::: SUPPLIED INFORMATION
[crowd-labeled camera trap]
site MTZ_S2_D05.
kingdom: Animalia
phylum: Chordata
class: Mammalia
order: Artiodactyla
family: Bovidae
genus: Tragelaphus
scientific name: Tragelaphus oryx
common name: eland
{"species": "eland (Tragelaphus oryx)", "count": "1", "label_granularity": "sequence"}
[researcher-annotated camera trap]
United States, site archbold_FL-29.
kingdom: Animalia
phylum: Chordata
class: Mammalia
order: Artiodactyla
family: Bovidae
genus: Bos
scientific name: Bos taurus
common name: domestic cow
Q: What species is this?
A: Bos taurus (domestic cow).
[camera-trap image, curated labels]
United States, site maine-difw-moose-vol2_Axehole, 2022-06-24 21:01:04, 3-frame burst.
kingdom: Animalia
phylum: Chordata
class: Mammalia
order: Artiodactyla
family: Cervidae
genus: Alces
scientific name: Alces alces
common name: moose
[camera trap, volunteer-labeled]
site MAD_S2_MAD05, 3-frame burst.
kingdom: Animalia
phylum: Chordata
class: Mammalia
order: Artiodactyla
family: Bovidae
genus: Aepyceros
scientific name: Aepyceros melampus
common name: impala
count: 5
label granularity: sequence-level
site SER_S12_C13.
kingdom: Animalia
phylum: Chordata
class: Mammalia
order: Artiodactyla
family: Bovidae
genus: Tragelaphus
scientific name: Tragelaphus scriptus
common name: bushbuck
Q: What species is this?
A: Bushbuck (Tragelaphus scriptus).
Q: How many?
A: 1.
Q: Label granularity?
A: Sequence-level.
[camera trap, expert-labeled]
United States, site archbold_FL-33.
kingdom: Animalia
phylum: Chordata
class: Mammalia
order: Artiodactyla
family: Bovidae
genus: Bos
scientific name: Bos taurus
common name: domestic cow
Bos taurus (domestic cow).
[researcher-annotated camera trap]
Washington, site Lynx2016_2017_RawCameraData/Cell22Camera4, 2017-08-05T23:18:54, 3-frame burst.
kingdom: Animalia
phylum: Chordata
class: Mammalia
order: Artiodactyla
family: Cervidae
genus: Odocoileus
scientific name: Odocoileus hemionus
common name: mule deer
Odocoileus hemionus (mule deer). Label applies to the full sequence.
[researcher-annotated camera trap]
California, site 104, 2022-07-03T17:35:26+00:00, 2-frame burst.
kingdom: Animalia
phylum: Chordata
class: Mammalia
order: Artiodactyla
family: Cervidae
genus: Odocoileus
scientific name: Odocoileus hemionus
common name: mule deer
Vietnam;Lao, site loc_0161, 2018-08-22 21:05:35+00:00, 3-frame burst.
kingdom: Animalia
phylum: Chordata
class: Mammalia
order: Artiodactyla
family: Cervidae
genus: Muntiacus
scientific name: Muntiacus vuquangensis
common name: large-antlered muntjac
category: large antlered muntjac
::::::
Copy down every line of the entries containing the word "level".

■ **FINISHED TASK**:
label granularity: sequence-level
A: Sequence-level.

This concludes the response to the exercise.